London Pride is one of several organizations that plans to apply for funding this month as the federal government announced Fierté Canada Pride will receive $1.5 million to support anti-hate measures for Pride festivals.

“While we certainly welcome it, it is in this context of unprecedented levels of hate against the LGBTQ2S+ community and so of course it’s a concern. But what we’re seeing in communities across the country, event organizers, performers, activists being targeted for who they are,” said Toby Whitfield, executive director of Capital Pride.

On Tuesday, Whitfield said Canada Pride will distribute the money to local event organizers who apply for assistance and who are eligible.

“It’s part of efforts we’ve been undertaking over the last few months to make sure that pride festivals feel safe and our communities feel safe to celebrate loudly and proudly,” he added.

The National Association of Canada Pride organizations sent the federal government an “emergency funding proposal” in May, asking for $1.5 million to help cover the costs of safety and security that have gone up since a rise in anti-LGBTQ2S+ hate, violence, and threats.

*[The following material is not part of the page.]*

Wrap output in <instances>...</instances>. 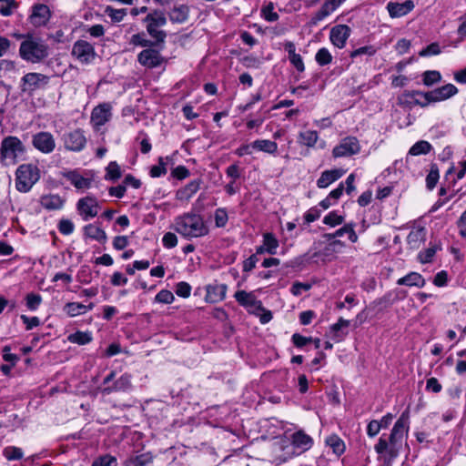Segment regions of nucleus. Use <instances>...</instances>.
Wrapping results in <instances>:
<instances>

The funding will go towards increasing expenses during Pride season this year, including security and police services, volunteer training, and insurance premiums. In addition to safety gear, they will need training for staff and volunteers, as well as barricades and fencing.

Minister of Women and Gender Equality and Youth Marci Ian confirmed the funding plan during an event across the street from Parliament Hill on Monday.

"A constituent said to me just the other day: 'Marci, this Pride is different. We've never seen this amount of rage, we've never seen this amount of hate directed towards us,'" the minister said. "Our government will not stand by while hate and violence seek to reverse decades of progress."

This one-time emergency funding allocation will be coming from an equality-focused program within Ian's department, and fits into the federal government's LGBTQ2S+ "Action Plan" unveiled last August.

After this Pride season, Whitfield said Pride organizations will be calling on all levels of government to continue help address anti 2SLGBTQI+ violence.